Professor Paulina Kewes and her international team of collaborators have won major funding from the John Fell Fund for the interdisciplinary project Recovering Europe's Parliamentary Culture, 1500-1700: A new approach to representative institutions. The core project team includes Professor Steven Gunn (History, Oxford), Dr Joris Oddens (Royal Netherlands Academy of Arts and Sciences, Amsterdam), Professor Dorota Pietrzyk-Reeves (Political Science, Jagiellonian University, Krakow), Professor Paul Seaward (Director, History of Parliament Trust), and Dr Tracey Sowerby (Programme Director, The Europaeum).
The project will provide proof-of-concept for major funding bids to support the first comparative study of Europe’s parliamentary culture during the sixteenth and seventeenth centuries, an age of transformative change.
Varying enormously from country to country, representative assemblies were often important symbols of the identity of a political community. Academic attempts to look at them as a group have been bedevilled by arguments about definition and by claims for the exceptional political development of one country or another – so much so, that one is struck much more by variety and particularity than by any shared elements. And yet, they shared a transnational inheritance of ideas and methods that added up to a common European tradition.
Challenging standard scholarship, this project will approach representative institutions as cultural phenomena. It will investigate the following questions: how was their power and character conceptualized in imaginative, as well as more obviously political writing? How was their work recorded, formally and informally, and historicized? How were they visualized? How were they compared with each other? What common vocabularies operated?

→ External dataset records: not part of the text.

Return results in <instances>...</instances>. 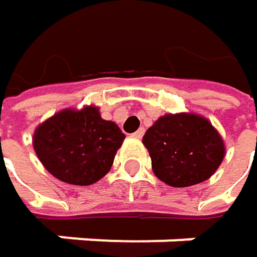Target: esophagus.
Returning <instances> with one entry per match:
<instances>
[{
	"label": "esophagus",
	"instance_id": "34e87169",
	"mask_svg": "<svg viewBox=\"0 0 257 257\" xmlns=\"http://www.w3.org/2000/svg\"><path fill=\"white\" fill-rule=\"evenodd\" d=\"M143 135H144V129L143 128H140L137 132H134V134H132V137H135V138H141Z\"/></svg>",
	"mask_w": 257,
	"mask_h": 257
}]
</instances>
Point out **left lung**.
Instances as JSON below:
<instances>
[{
	"label": "left lung",
	"mask_w": 257,
	"mask_h": 257,
	"mask_svg": "<svg viewBox=\"0 0 257 257\" xmlns=\"http://www.w3.org/2000/svg\"><path fill=\"white\" fill-rule=\"evenodd\" d=\"M155 176L187 187L208 180L225 158V143L205 117L193 113L161 116L143 137Z\"/></svg>",
	"instance_id": "obj_1"
}]
</instances>
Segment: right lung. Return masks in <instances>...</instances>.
<instances>
[{
  "label": "right lung",
  "instance_id": "add662e5",
  "mask_svg": "<svg viewBox=\"0 0 257 257\" xmlns=\"http://www.w3.org/2000/svg\"><path fill=\"white\" fill-rule=\"evenodd\" d=\"M125 134L104 120L95 105L65 108L38 125L32 146L44 168L58 180L89 186L111 168Z\"/></svg>",
  "mask_w": 257,
  "mask_h": 257
}]
</instances>
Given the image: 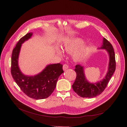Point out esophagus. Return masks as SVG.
<instances>
[{
  "label": "esophagus",
  "instance_id": "34e87169",
  "mask_svg": "<svg viewBox=\"0 0 127 127\" xmlns=\"http://www.w3.org/2000/svg\"><path fill=\"white\" fill-rule=\"evenodd\" d=\"M68 68V65L66 64H64L63 66V69L64 70H66Z\"/></svg>",
  "mask_w": 127,
  "mask_h": 127
}]
</instances>
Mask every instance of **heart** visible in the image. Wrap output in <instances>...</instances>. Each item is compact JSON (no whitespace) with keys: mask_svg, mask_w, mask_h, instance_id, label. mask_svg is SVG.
Returning a JSON list of instances; mask_svg holds the SVG:
<instances>
[{"mask_svg":"<svg viewBox=\"0 0 127 127\" xmlns=\"http://www.w3.org/2000/svg\"><path fill=\"white\" fill-rule=\"evenodd\" d=\"M82 44V41L80 39H76L72 41L69 43H67L64 45V50L68 53H72L75 51L81 44ZM59 54H62V51L60 50L58 51ZM88 51L86 48L82 47L77 50L75 53L73 57L75 60L77 61H81V60L84 59L86 56H88Z\"/></svg>","mask_w":127,"mask_h":127,"instance_id":"1","label":"heart"}]
</instances>
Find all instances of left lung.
<instances>
[{"mask_svg": "<svg viewBox=\"0 0 127 127\" xmlns=\"http://www.w3.org/2000/svg\"><path fill=\"white\" fill-rule=\"evenodd\" d=\"M101 49L107 50L110 57L108 71L102 81L97 83H90L85 79L83 66L76 65L75 71L76 72V78L72 88L77 95L81 97L91 98L101 94L105 90L116 69V61L114 49L112 44L107 39L103 38Z\"/></svg>", "mask_w": 127, "mask_h": 127, "instance_id": "8db88e82", "label": "left lung"}]
</instances>
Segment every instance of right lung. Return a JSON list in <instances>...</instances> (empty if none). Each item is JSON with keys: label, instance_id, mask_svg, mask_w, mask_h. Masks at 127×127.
Returning <instances> with one entry per match:
<instances>
[{"label": "right lung", "instance_id": "add662e5", "mask_svg": "<svg viewBox=\"0 0 127 127\" xmlns=\"http://www.w3.org/2000/svg\"><path fill=\"white\" fill-rule=\"evenodd\" d=\"M32 33H28L20 39L12 51L11 73L13 78L24 93L30 98L43 99L48 97L56 87L59 76L64 72L60 63L48 65L34 76L23 75L18 66V58L22 44L30 38Z\"/></svg>", "mask_w": 127, "mask_h": 127}]
</instances>
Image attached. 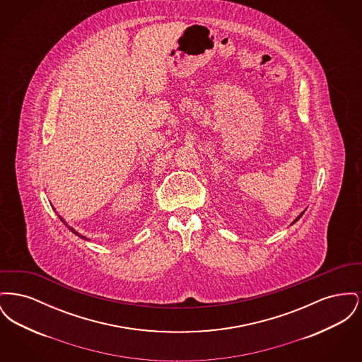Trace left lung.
<instances>
[{
    "label": "left lung",
    "mask_w": 362,
    "mask_h": 362,
    "mask_svg": "<svg viewBox=\"0 0 362 362\" xmlns=\"http://www.w3.org/2000/svg\"><path fill=\"white\" fill-rule=\"evenodd\" d=\"M305 210H307V209H305ZM305 210H303V211H301V213H300V214H298V216H297V217H296V220H294V221H293L292 224H291V225L294 224V223H296V221H298V220H300V218H301V217H303V214H304V213H305Z\"/></svg>",
    "instance_id": "obj_1"
}]
</instances>
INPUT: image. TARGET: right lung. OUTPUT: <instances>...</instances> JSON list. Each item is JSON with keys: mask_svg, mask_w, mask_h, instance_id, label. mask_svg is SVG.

The project will explore transnational interactions of parliamentary culture and use inter-disciplinary methodologies to study the media through which Europeans reflected on the variations and commonalities of their respective representative institutions. It will draw on literature, cultural history, political philosophy, art and material culture, classical reception studies, and book history to reconstruct the literary and visual language and the shared experiences of representative politics.